» Exercise goal
Begin the copy at the line containing "SURI FREY Schultertasche" in the data below and end it at the line containing "cardsearch.nl", keeping each line exact and leaving out pictures.

» Input
------

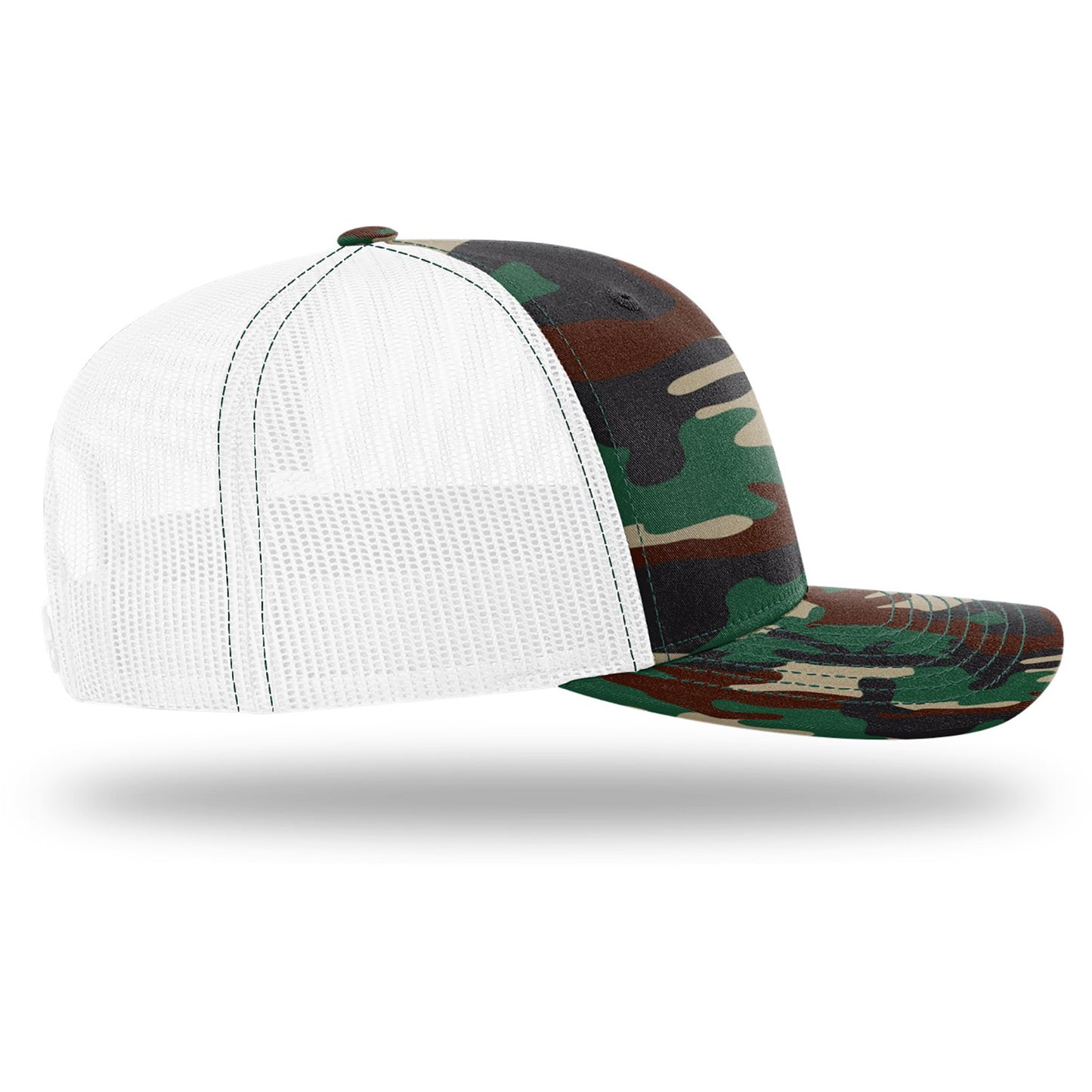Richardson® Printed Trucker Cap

------

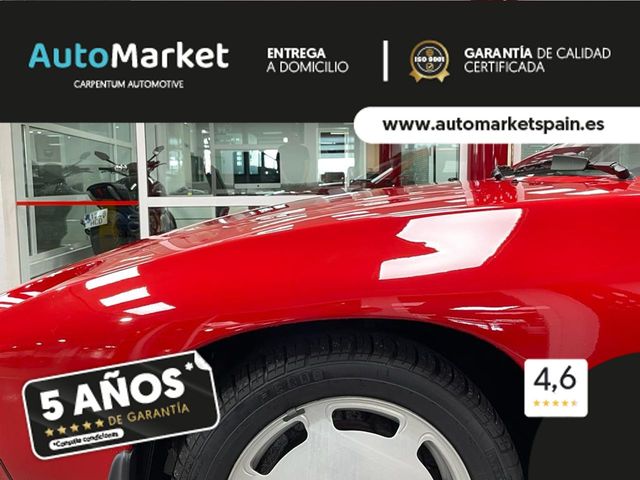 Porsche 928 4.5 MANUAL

------

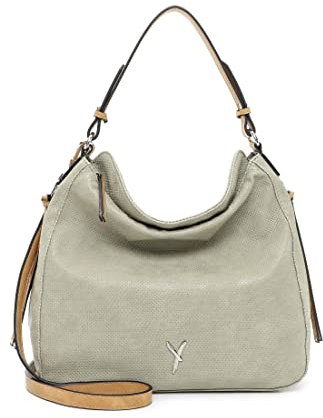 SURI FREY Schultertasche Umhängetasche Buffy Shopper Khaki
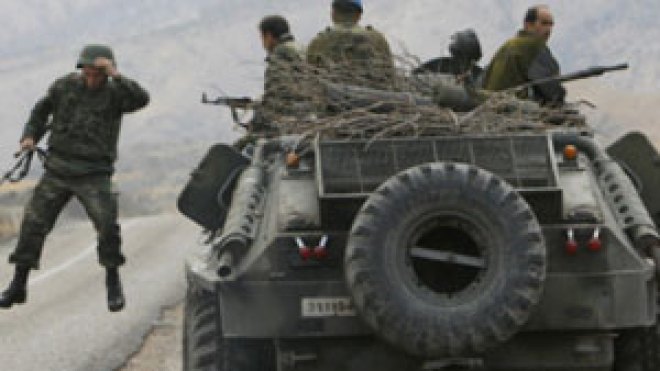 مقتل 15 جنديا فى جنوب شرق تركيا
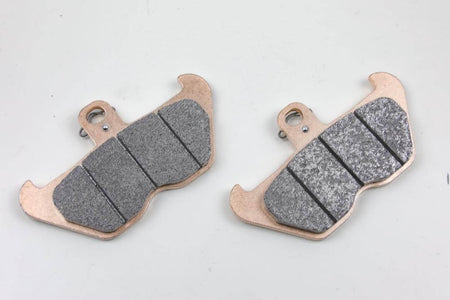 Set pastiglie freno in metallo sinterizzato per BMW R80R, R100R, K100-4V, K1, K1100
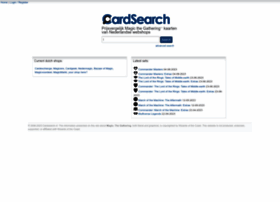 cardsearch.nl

------

» Answer area
 SURI FREY Schultertasche Umhängetasche Buffy Shopper Khaki
 مقتل 15 جنديا فى جنوب شرق تركيا
 Set pastiglie freno in metallo sinterizzato per BMW R80R, R100R, K100-4V, K1, K1100
 cardsearch.nl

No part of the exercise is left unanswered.